(Spatial question entries)
━━━━━━━━━━━━━━━━━━━━━━━━━━━━━━
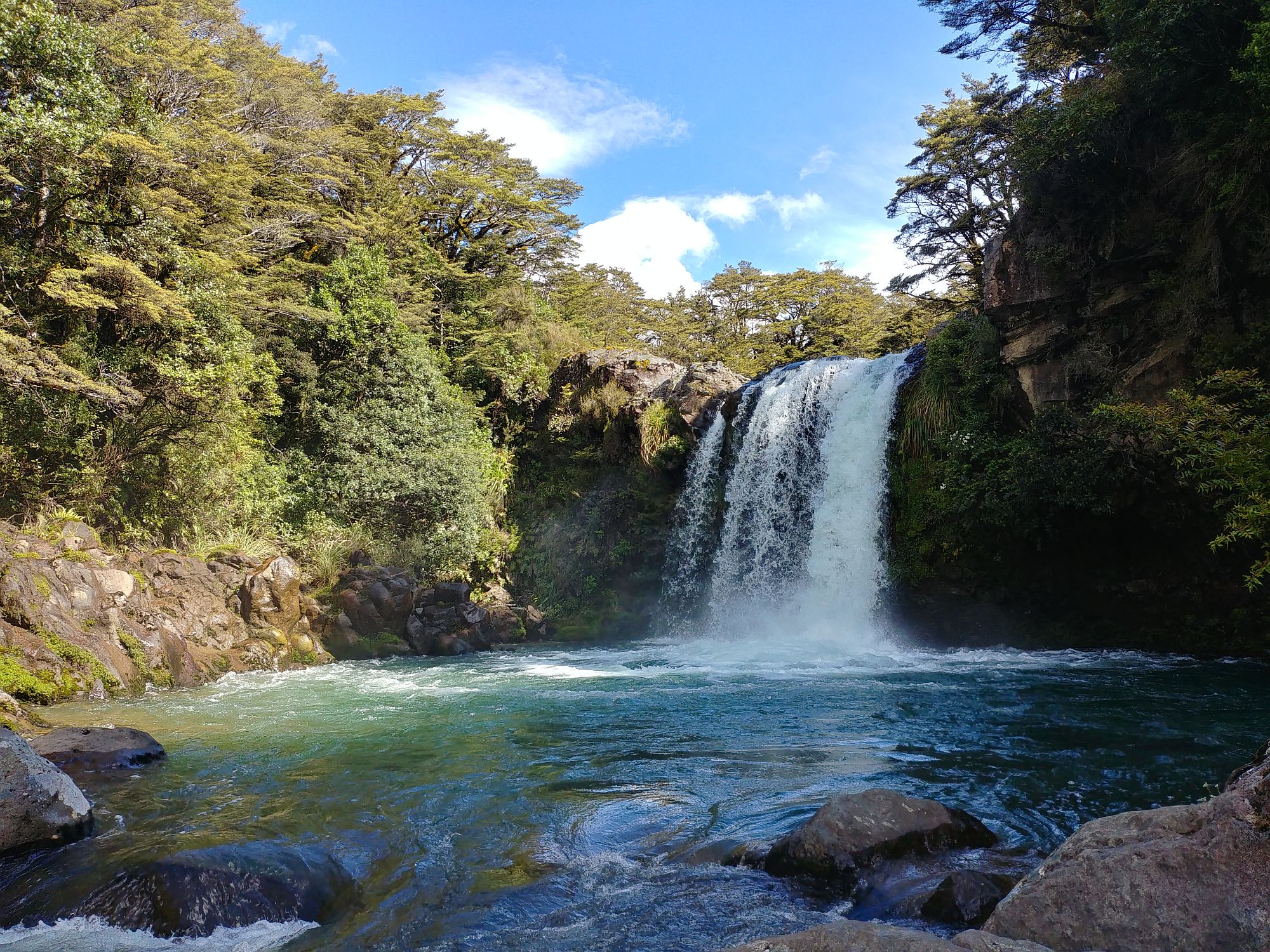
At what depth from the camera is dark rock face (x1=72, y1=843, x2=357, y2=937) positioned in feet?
12.7

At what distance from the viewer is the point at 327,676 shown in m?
12.9

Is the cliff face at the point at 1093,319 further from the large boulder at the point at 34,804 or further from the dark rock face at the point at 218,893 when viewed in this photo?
the large boulder at the point at 34,804

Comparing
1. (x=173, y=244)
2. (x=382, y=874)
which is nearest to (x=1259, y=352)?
(x=382, y=874)

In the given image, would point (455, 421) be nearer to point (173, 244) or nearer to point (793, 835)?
point (173, 244)

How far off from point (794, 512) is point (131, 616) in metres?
12.9

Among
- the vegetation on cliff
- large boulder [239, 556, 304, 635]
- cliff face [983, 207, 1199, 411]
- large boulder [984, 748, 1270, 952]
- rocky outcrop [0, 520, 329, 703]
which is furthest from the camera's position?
large boulder [239, 556, 304, 635]

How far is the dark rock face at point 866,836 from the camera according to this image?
4438mm

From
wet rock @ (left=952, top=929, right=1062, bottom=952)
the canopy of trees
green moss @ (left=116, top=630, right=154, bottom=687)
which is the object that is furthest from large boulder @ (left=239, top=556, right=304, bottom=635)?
wet rock @ (left=952, top=929, right=1062, bottom=952)

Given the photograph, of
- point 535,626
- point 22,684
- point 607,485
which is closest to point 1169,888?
point 22,684

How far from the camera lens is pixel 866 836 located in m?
4.54

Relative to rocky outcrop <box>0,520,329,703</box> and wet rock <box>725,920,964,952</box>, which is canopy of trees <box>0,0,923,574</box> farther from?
wet rock <box>725,920,964,952</box>

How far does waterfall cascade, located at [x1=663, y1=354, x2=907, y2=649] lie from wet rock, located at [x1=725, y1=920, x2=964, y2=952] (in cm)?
1227

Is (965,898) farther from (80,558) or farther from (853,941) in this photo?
(80,558)

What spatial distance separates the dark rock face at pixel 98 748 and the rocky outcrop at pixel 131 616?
9.44ft
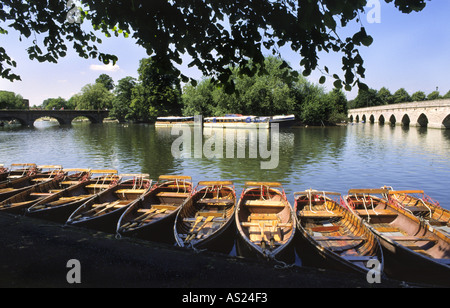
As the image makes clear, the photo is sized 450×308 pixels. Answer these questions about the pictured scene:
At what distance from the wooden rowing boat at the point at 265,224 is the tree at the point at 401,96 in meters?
133

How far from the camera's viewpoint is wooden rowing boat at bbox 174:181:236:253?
26.4ft

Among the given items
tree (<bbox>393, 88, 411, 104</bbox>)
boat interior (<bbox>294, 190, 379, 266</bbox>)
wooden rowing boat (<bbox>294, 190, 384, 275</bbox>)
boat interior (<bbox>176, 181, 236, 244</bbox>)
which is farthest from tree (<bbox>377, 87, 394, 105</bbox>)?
boat interior (<bbox>176, 181, 236, 244</bbox>)

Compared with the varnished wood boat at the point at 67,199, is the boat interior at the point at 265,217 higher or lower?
lower

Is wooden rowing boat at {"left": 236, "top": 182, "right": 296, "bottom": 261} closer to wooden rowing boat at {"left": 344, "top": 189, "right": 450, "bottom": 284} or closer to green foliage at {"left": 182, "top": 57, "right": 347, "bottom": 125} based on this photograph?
wooden rowing boat at {"left": 344, "top": 189, "right": 450, "bottom": 284}

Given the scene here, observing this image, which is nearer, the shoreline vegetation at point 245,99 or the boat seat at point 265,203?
the boat seat at point 265,203

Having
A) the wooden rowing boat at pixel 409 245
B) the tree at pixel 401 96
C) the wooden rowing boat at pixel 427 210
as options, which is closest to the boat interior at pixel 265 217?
the wooden rowing boat at pixel 409 245

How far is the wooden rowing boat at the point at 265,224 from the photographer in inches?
282

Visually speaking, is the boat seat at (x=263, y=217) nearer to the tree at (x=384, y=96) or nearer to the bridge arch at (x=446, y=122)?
the bridge arch at (x=446, y=122)

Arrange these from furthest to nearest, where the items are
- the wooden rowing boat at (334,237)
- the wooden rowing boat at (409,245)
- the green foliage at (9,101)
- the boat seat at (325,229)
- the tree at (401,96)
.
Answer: the tree at (401,96) < the green foliage at (9,101) < the boat seat at (325,229) < the wooden rowing boat at (334,237) < the wooden rowing boat at (409,245)

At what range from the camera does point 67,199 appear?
11812 millimetres

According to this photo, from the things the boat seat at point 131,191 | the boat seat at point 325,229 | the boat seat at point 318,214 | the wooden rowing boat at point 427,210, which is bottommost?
the boat seat at point 325,229

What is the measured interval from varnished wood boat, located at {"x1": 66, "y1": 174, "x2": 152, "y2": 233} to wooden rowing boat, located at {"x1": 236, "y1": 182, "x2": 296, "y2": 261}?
462cm

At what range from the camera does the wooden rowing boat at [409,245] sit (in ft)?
21.6

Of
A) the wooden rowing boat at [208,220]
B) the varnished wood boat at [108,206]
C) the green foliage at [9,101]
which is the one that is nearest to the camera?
the wooden rowing boat at [208,220]
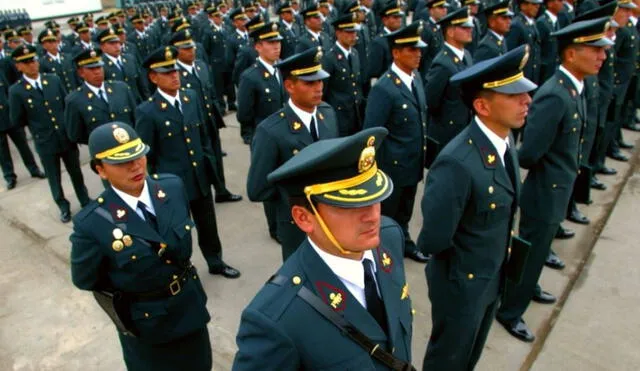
━━━━━━━━━━━━━━━━━━━━━━━━━━━━━━
* Exercise prompt *
Reproduce verbatim every line from the one containing "Arrange these from" through the end of the entries, inclusive. Omit the pictures.

* Correct result *
Arrange these from furthest to nearest, where the items are
- the wooden rowing boat at (334,237)
- the wooden rowing boat at (409,245)
- the green foliage at (9,101)
- the boat seat at (325,229)
- the tree at (401,96)
.
Answer: the tree at (401,96) < the green foliage at (9,101) < the boat seat at (325,229) < the wooden rowing boat at (334,237) < the wooden rowing boat at (409,245)

At what range from the camera does point 67,199 appear?
11812 millimetres

According to this photo, from the things the boat seat at point 131,191 | the boat seat at point 325,229 | the boat seat at point 318,214 | the wooden rowing boat at point 427,210, which is bottommost?
the boat seat at point 325,229

What is the measured interval from varnished wood boat, located at {"x1": 66, "y1": 174, "x2": 152, "y2": 233} to wooden rowing boat, located at {"x1": 236, "y1": 182, "x2": 296, "y2": 261}?
462cm

At what range from the camera does the wooden rowing boat at [409,245] sit (in ft)?
21.6

Of
A) the wooden rowing boat at [208,220]
B) the varnished wood boat at [108,206]
C) the green foliage at [9,101]
which is the one that is nearest to the camera?
the wooden rowing boat at [208,220]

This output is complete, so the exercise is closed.